Von solchen Besonderheiten ist regelmäßig auszugehen, wenn in den ausgesetzten Verfahren neue, in den Musterverfahren noch nicht angesprochene Rechts- oder Tatsachenfragen aufgeworfen werden, deren Beantwortung das in dem entschiedenen Verfahren gefundene Ergebnis in Zweifel ziehen oder jedenfalls seine Übertragbarkeit als problematisch erscheinen lassen können (vgl. Rudisile, in: Schoch/Schmidt-Aßmann/Pietzner, VwGO, Kommentar, Stand: April 2006, § 93a VwGO Rn. 20). Die Lärmwirkungen unter Berücksichtigung der festgesetzten Schutzgebiete sind für die Kläger nicht anders zu beurteilen als für die Kläger der Musterverfahren. Die Grundstücke der dortigen Kläger repräsentierten die gesamte Bandbreite der möglichen Lärmbelastungen, nämlich von Grundstücken, die in keinem der vier Schutzgebiete (Tagschutzgebiet, Nachtschutzgebiet, Entschädigungsgebiete Außenwohnbereich und Übernahmeanspruch) liegen, über Grundstücke, die nur von einigen dieser Schutzgebiete erfasst sind, bis hin zu Grundstücken, die in allen Schutzgebieten liegen. Damit ist in den Musterurteilen der Sache nach auch über die Lärmbetroffenheit des Grundstücks der Kläger entschieden worden. Besonderheiten sind weder geltend gemacht noch sonst erkennbar.

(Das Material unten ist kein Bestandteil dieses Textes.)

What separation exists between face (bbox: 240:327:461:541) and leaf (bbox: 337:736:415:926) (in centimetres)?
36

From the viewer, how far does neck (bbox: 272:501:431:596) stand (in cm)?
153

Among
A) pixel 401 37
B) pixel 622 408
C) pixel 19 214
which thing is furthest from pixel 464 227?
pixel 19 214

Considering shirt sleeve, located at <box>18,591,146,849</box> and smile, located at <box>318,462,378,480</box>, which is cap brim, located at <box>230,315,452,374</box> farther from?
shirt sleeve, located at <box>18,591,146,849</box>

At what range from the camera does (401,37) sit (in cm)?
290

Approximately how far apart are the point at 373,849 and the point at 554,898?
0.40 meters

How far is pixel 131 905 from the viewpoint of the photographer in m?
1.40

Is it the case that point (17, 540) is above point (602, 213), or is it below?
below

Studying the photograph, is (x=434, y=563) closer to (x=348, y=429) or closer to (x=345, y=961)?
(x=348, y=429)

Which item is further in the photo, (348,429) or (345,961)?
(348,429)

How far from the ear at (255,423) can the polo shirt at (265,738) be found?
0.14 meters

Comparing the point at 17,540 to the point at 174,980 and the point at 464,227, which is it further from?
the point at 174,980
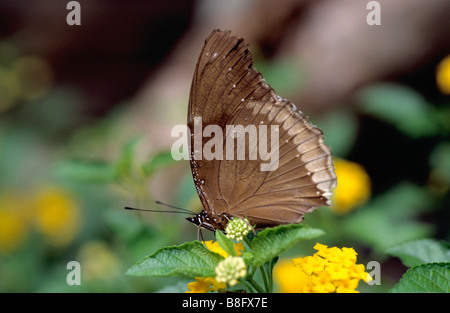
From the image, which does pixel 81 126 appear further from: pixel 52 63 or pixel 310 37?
pixel 310 37

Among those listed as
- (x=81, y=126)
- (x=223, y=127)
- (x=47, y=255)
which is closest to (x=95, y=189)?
(x=47, y=255)

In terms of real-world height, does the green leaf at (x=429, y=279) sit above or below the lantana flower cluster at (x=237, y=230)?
below

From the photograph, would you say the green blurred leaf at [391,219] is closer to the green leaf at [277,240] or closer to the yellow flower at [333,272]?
the yellow flower at [333,272]

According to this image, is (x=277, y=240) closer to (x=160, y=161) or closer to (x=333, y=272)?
(x=333, y=272)

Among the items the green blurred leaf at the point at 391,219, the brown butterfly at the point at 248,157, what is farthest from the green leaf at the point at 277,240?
the green blurred leaf at the point at 391,219

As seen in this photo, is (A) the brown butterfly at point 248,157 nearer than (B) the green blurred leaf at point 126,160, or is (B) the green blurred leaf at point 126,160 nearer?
(A) the brown butterfly at point 248,157

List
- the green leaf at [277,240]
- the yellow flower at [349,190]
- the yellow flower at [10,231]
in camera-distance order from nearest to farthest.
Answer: the green leaf at [277,240]
the yellow flower at [349,190]
the yellow flower at [10,231]

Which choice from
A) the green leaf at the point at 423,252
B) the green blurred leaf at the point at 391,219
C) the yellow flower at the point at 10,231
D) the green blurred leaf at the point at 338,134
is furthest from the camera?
the yellow flower at the point at 10,231
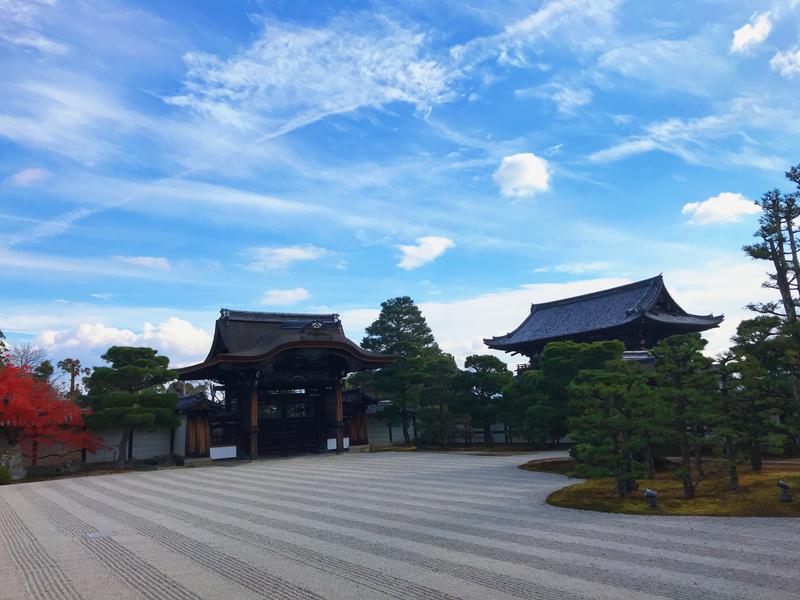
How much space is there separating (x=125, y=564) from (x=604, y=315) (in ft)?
97.9

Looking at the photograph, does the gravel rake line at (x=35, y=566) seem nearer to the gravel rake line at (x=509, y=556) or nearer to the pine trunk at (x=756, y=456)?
the gravel rake line at (x=509, y=556)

2. Die unter Nr. I.1. bis 3. und 6. gestellten Hilfsanträge auf verbesserten aktiven und passiven Lärmschutz haben nur in dem aus der Beschlussformel zu ersehenden Umfang Erfolg.

Die Kläger können aus den in den Musterurteilen dargelegten Gründen in demselben Maße wie dort Planergänzung beanspruchen. Ihrer Klage war deshalb insoweit stattzugeben. Im Übrigen können die Hilfsanträge Nr. I.1. bis 3. und 6. aus den in den Musterurteilen dargelegten Gründen keinen Erfolg haben.

3. Der Hilfsantrag Nr. I.5 ist unbegründet.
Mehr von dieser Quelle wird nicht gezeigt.